HexoPress follows Conventional Commits:

  • feat: New feature
  • fix: Bug fix
  • docs: Documentation update
  • refactor: Code refactoring
  • test: Test-related changes

Commit messages are written in English. Each commit should be a complete, runnable unit.

Where to Start

If you’re not sure where to begin, here are some suggestions:

Fixing bugs or improving existing features is the best starting point. Browse GitHub Issues, find one that interests you, understand the context, and submit a PR.

Adding a new editor panel is an interesting direction. The editor’s modular design makes adding new panels relatively straightforward — you just need to create a Vue component and read editor context from the shared state.

Improving internationalization is a low-barrier way to contribute.
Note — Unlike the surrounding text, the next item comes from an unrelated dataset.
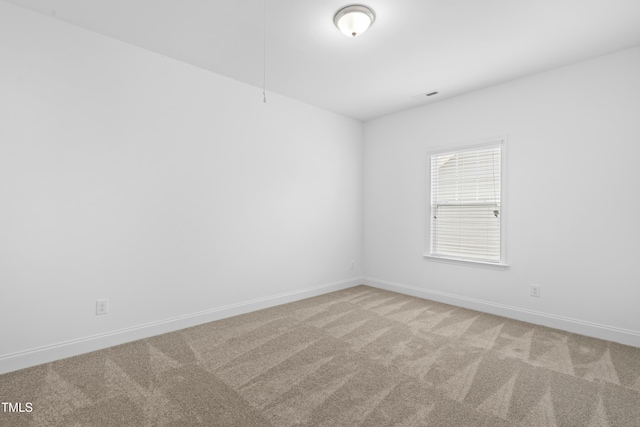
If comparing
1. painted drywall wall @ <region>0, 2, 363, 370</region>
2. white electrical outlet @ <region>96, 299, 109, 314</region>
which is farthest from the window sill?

HexoPress supports both Chinese and English. If you find inaccurate or missing translations, you can directly modify the language files.

Expanding test coverage is always welcome. The project uses Vitest with @vue/test-utils, and test files live in __tests__/ directories alongside the source code.

Coding Style

A few coding conventions to keep in mind:

  • Variables and fields use camelCase; classes and types use PascalCase
  • New pages should prefer UnoCSS for styling
  • Element Plus components need properly typed props/emit stubs in tests
  • Maintain a linear Git commit history — rebase onto main before submitting a PR

Join the Community

If you run into issues during development or want to discuss a design proposal for a new feature, feel free to start a discussion in GitHub Issues. We value every contributor’s ideas and are happy to help newcomers get started.

The beauty of open source lies in collective intelligence. We look forward to your participation.